Once the final delivery has been completed, it’s time for the dabbawala to enjoy a well-earned rest and respite with lunch of his own, before the process will be done all over again, this time in reverse. The empty lunchboxes are now collected and returned to their original destinations, ready to repeat the circuit once again the following day.
It’s an exhausting job – but one that isn’t without its own rewards. Although the service is eminently affordable for those who partake of it (approximately 500-800 rupees or £5.80-£9.30 per month, depending on distance covered), the dabbawalas receive a respectable wage of 8,000-12,000 rupees (£90-£140) per month. In a country where unemployment is at a 45-year high, that’s a decent pay packet for what is essentially unskilled labour.
What’s more, the job security associated with being a dabbawala is outstanding. Given that it’s part of a cooperative, each dabbawala is self-employed – no “Yes sir, no sir” to anyone – and it’s viewed as a job for life. Best of all, dabbawalas carry with them a certain prestige for the valuable work they carry out in the city. As well as translating into occasional monetary benefits (discounted mobile phone tariffs, scholarships for their offspring), this is most noticeable on the street itself.
Anyone coming into contact with a member of this noble profession in traffic will immediately give way or help to clear their path. Such behaviour is pretty much unthinkable in other countries around the world, but it’s testament to the high regard in which dabbawalas are held that their social status among their peers is secured.
With the rise of food delivery apps such as Uber Eats and Deliveroo in other parts of the world, it’s feasible that the dabbawala empire could soon be subject to similar competition on their own patch. Indeed, homegrown food delivery companies such as Runnr and Swiggy, both of which are endeavouring to combine the efficiency of the existing dabbawala system with the power of technology, have begun to make inroads into the industry.
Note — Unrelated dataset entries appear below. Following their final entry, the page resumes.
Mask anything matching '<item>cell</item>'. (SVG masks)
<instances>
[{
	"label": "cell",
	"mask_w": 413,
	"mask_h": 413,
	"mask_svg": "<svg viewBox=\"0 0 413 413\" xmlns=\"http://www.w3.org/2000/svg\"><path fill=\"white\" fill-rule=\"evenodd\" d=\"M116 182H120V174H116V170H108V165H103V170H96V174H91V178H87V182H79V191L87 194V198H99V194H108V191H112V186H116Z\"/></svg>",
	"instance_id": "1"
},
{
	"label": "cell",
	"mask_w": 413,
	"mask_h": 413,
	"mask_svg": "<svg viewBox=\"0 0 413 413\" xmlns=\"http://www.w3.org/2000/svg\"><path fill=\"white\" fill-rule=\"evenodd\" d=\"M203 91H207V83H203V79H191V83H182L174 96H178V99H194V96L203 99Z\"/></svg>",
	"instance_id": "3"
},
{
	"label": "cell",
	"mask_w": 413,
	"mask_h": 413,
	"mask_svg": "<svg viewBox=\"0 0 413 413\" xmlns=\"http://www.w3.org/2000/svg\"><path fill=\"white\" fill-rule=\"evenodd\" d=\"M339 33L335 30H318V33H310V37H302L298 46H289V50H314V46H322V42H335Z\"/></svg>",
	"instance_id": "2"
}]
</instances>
Even so, the future still looks rosy for the omnipresent and indispensable dabbawala. Despite the increased competition, the number of dabbawalas on Mumbai streets has been showing continued growth of between 5% and 10% each year, with no signs of stopping. With the advantage of using bicycles, trains and their feet to circumvent the traffic jams that scupper motorbikes and cars, and with the unique selling point of home-cooked lunch delivery, Mumbai dabbawalas look set to go from strength to strength for the foreseeable future and beyond.